4a. Stellaria borealis Bigelow subsp. borealis Boreal starwort
Spergulastrum lanceolatum Michaux; Stellaria borealis var. floribunda Fernald; S. borealis var. isophylla Fernald; S. calycantha (Ledebour) Bongard var. floribunda (Fernald) Fernald; S. calycantha subsp. interior Hultén; S. calycantha var. isophylla (Fernald) Fernald; S. calycantha var. latifolia B. Boivin; S. calycantha var. laurentiana Fernald
Plants straggling to bushy and erect. Stems glabrous. Leaf blades elliptic-lanceolate (rarely elliptic) to narrowly elliptic or linear-lanceolate, usually 2-3 cm, rarely longer, widest just below (rarely at) middle. Pedicels not reflexed in fruit (except in small, erect plants from nw North America). Flowers usually 5-6 mm diam.; sepals with midvein extending to near apex, lateral veins visible only at base, ovate to ovate-triangular, 2-3.3, to 0.5 times as long as capsule. Capsules dark brown, opaque, 3-4.5 mm, somewhat less than 2 times as long as broad. Seeds smooth or indistinctly rugulose. 2n = 52.
Flowering spring-summer. Open marshy woodlands and grasslands, river and roadside gravel, among boulders on talus slopes, edges of moist lowland and floodplain forests; 0-3500 m; Greenland; St. Pierre and Miquelon; Alta., B.C., Man., N.B., Nfld. and Labr., N.W.T., N.S., Nunavut, Ont., P.E.I., Que., Sask., Yukon; Alaska, Calif., Colo., Conn., Idaho, Maine, Mass., Mich., Minn., Mont., Nev., N.H., N.J., N.Y., Oreg., Pa., R.I., Utah, Vt., Wash., W.Va., Wis., Wyo.; Europe; Asia.
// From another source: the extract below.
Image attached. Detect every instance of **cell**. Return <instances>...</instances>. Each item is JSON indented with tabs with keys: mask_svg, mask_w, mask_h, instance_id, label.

The circumboreal subsp. borealis is highly variable in habit, leaf shape, and inflorescence development. This variation is partly genetic but is also greatly influenced by the environment. The broad-leaved form named Stellaria calycantha var. latifolia is of occasional occurrence. A similar broad-leaved form occurs in subsp. sitchana. In both of these variants, the leaf blades are elliptic-lanceolate to elliptic, with a length-to-width ratio of 2.5-3 : 1. These variants retain their characters under cultivation. However, the occurrence of the same variational trend in both subspecies makes taxonomic recognition of this variation problematic.
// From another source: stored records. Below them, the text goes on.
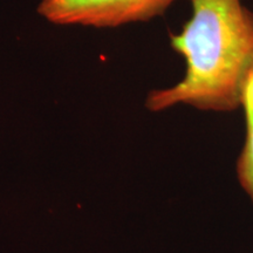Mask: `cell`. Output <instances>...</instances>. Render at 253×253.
<instances>
[{
  "label": "cell",
  "instance_id": "obj_1",
  "mask_svg": "<svg viewBox=\"0 0 253 253\" xmlns=\"http://www.w3.org/2000/svg\"><path fill=\"white\" fill-rule=\"evenodd\" d=\"M192 15L170 45L185 61L182 80L151 90L150 112L189 106L229 113L240 107V91L253 66V11L242 0H189Z\"/></svg>",
  "mask_w": 253,
  "mask_h": 253
},
{
  "label": "cell",
  "instance_id": "obj_2",
  "mask_svg": "<svg viewBox=\"0 0 253 253\" xmlns=\"http://www.w3.org/2000/svg\"><path fill=\"white\" fill-rule=\"evenodd\" d=\"M175 0H41L38 13L55 25L114 28L162 15Z\"/></svg>",
  "mask_w": 253,
  "mask_h": 253
},
{
  "label": "cell",
  "instance_id": "obj_3",
  "mask_svg": "<svg viewBox=\"0 0 253 253\" xmlns=\"http://www.w3.org/2000/svg\"><path fill=\"white\" fill-rule=\"evenodd\" d=\"M240 107L244 110L246 135L237 161V178L240 188L253 204V66L246 74L240 91Z\"/></svg>",
  "mask_w": 253,
  "mask_h": 253
}]
</instances>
Subspecies borealis hybridizes fairly frequently with S. longifolia to produce a sterile triploid (2n = 39). These hybrids are intermediate between the parents but have copious inflorescences with widely divaricate branches and numerous small, completely sterile flowers. Similar hybrids can be readily produced experimentally (C. C. Chinnappa 1985). European and North American workers (most recently B. Jonsell and T. Karlsson 2000+, vol. 2) often have called these hybrids S. alpestris Fries, but that name has caused a great deal of confusion and R. K. Rabeler (1986) concluded that it more correctly applies to subsp. borealis.